4. Recommended surface¶

The first P30 surface should stay on exactly one move:

call one public OpenFeature detailed evaluation method such as getBooleanDetails / getStringDetails / equivalent in one SDK
capture the raw returned EvaluationDetails object separately
reduce exactly one returned detail object

Not:

basic value-only evaluation calls
provider config
flag definitions
targeting rules
hooks
transaction context
telemetry spans
OFREP response envelopes
bulk flag state
vendor-specific dashboards or audit logs

The first sample should prefer a boolean flag detail because it is the smallest honest decision shape. Wider typed values can be considered after discovery, but v1 does not need object-valued flag evidence to prove the lane.

5. Canonical v1 artifact thesis¶

The v1 artifact should be frozen from a captured returned EvaluationDetails object, not from a general reading of the OpenFeature spec or provider-side resolution internals.

Illustrative v1 shape:

{
  "schema": "openfeature.evaluation-details.export.v1",
  "framework": "openfeature",
  "surface": "evaluation_details",
  "target_kind": "feature_flag",
  "flag_key": "checkout.new_flow",
  "result": {
    "value": true,
    "variant": "on",
    "reason": "TARGETING_MATCH"
  }
}

Optional reviewer support, only if naturally present on the returned detail object and small enough to preserve without provider drift:

result.error_code
result.error_message
flag_metadata_ref

Not allowed in v1:

provider configuration
targeting rules
segment definitions
rollout percentages
flag definition JSON
hook state
transaction context
OpenTelemetry spans or metrics
inline flag metadata bags by default
synthetic user, request, or provider identifiers
application feature correctness claims

6. Field boundaries¶

6.1 `flag_key`¶

flag_key is the natural evaluated-target anchor because OpenFeature detailed evaluation fields include the flag key. It names what was evaluated.

■ EXERCISE TASK ■
Continue the OpenFeature evaluation-details export notes, picking up right after their final sentence and keeping their style.

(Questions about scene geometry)

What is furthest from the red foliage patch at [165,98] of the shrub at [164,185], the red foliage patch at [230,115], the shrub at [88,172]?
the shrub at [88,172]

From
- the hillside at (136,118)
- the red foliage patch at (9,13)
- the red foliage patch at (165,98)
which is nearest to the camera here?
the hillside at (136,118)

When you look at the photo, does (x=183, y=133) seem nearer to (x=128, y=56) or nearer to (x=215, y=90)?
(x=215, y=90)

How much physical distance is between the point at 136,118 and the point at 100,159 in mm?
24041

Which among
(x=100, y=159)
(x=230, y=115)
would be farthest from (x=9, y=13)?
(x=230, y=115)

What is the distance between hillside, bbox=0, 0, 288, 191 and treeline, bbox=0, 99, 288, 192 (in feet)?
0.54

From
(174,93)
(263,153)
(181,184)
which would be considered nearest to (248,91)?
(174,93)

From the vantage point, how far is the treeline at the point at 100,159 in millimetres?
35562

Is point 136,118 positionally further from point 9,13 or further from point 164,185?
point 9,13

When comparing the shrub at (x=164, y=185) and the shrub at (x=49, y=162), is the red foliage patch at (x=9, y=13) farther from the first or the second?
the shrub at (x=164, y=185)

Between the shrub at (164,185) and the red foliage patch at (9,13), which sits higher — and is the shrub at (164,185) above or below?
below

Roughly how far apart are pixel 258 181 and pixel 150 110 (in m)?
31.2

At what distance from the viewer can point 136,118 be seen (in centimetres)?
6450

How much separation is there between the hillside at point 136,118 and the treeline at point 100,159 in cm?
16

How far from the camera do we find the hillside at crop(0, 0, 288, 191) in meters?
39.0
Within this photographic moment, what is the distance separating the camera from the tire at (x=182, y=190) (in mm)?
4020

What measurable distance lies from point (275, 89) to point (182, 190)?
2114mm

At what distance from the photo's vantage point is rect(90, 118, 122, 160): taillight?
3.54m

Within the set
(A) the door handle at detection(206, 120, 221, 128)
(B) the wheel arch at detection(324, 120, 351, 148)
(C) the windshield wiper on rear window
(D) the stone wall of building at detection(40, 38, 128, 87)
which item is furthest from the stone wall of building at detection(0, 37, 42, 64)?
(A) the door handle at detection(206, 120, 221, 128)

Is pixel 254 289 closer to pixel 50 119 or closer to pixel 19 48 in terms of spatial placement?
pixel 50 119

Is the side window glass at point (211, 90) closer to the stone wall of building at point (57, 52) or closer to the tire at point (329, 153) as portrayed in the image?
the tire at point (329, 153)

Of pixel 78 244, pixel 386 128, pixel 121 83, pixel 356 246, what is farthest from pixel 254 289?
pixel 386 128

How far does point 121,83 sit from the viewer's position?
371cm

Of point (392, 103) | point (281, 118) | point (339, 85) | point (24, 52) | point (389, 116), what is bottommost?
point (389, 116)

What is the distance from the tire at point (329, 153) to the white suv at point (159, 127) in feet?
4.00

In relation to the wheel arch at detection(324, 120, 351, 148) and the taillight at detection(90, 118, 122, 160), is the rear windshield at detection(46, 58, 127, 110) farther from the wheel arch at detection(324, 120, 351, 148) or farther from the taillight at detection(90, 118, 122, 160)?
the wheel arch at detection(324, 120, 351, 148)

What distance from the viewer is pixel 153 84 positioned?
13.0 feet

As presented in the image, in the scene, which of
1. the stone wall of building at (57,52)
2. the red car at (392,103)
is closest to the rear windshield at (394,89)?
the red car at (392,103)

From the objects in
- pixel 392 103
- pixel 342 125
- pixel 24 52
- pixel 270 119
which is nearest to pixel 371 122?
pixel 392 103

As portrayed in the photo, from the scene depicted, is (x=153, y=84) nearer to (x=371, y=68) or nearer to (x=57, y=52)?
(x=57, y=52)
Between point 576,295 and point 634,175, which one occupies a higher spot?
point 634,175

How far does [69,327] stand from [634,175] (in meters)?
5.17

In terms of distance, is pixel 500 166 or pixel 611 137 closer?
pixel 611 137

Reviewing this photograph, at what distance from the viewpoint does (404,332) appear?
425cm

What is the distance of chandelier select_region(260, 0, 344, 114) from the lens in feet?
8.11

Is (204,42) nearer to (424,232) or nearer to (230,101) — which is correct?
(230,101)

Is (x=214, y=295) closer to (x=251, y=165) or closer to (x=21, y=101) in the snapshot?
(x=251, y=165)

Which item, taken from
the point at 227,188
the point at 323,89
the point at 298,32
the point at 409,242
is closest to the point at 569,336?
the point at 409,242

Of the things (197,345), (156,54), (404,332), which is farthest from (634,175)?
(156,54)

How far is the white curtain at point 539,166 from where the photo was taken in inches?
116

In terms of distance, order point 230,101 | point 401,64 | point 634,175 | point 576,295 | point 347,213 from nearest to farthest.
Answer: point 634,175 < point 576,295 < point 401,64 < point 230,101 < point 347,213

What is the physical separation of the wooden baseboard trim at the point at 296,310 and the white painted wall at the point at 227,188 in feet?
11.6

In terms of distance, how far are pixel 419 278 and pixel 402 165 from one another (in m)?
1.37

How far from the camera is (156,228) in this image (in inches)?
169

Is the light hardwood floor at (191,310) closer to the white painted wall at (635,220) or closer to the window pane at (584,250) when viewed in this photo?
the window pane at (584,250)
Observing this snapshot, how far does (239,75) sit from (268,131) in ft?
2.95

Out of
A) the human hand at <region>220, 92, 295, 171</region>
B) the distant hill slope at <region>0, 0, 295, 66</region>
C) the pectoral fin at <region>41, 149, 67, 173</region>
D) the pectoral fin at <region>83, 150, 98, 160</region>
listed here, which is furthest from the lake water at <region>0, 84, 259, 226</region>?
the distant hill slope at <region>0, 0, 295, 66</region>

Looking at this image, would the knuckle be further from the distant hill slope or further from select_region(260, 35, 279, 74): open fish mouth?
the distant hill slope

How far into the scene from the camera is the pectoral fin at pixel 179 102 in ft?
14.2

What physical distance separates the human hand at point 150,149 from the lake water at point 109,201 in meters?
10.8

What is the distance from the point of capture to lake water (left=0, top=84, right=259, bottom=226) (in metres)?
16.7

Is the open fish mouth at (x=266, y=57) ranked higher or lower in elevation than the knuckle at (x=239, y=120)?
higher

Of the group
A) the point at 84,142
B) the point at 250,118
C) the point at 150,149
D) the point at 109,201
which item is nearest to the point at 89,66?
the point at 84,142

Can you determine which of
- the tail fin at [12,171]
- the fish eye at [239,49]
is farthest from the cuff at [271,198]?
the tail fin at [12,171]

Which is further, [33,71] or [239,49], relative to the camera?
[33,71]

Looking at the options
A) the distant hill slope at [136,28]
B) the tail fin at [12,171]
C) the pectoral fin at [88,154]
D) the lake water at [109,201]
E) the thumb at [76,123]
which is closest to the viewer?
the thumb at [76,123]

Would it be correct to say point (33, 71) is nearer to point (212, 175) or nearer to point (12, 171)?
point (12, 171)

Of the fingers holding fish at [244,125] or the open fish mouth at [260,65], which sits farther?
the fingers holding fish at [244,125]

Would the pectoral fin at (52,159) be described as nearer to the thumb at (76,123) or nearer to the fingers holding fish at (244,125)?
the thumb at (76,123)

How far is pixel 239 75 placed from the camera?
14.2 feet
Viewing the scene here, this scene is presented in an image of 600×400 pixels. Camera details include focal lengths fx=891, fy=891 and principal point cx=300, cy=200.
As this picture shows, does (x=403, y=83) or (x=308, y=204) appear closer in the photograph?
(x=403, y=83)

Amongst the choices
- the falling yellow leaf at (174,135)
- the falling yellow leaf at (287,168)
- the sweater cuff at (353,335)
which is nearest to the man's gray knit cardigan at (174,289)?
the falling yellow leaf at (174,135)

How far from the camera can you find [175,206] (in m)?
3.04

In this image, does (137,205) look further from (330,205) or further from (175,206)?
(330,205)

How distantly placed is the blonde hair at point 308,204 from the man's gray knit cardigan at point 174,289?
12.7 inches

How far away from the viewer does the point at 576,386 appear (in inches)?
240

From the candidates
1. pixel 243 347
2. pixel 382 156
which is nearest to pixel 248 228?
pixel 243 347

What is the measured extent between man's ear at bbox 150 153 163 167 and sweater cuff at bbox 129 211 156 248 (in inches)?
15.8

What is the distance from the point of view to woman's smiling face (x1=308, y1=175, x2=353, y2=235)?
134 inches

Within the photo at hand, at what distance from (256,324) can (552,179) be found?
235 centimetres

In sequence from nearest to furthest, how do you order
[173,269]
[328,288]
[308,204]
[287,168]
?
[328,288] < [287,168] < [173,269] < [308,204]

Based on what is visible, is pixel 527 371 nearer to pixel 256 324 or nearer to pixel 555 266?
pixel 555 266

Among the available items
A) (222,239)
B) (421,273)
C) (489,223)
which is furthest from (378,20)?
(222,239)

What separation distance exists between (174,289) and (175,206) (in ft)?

■ OUTPUT OF THE TASK ■
It must not become:

flag configuration truth
rollout truth
provider identity truth
application feature identity beyond the evaluated key

6.2 `result.value`¶

result.value is the value returned by the detailed evaluation call.

For the first sample, use a boolean value unless discovery proves another primitive value is the cleaner first surface. V1 should not start with object-valued flags.

It must not be read as:

the correct product decision
the real runtime behavior of the app
provider correctness
user eligibility truth

6.3 `result.variant`¶

variant is optional and should be included only when naturally present.

It is useful for review because OpenFeature treats variant as the semantic name of the resolved value when available.

It must not become:

rollout bucket truth
experiment assignment truth
a stable user segment

6.4 `result.reason`¶

reason is optional and should remain short.

It names why the provider reported the value, not whether the evaluation was business-correct. Do not widen it into a trace, hook log, or targeting-rule explanation.

6.5 `result.error_code` / `result.error_message`¶

Error fields may be included for failure fixtures if naturally present.

They must name evaluation failure only. They must not become provider health, incident, or application failure truth.

6.6 `flag_metadata_ref`¶

Provider / flag metadata is default out of scope for P30.

The reducer may include a bounded flag_metadata_ref only if discovery shows the returned detail object naturally carries small metadata and there is a real review need. Inline metadata bags are malformed for v1.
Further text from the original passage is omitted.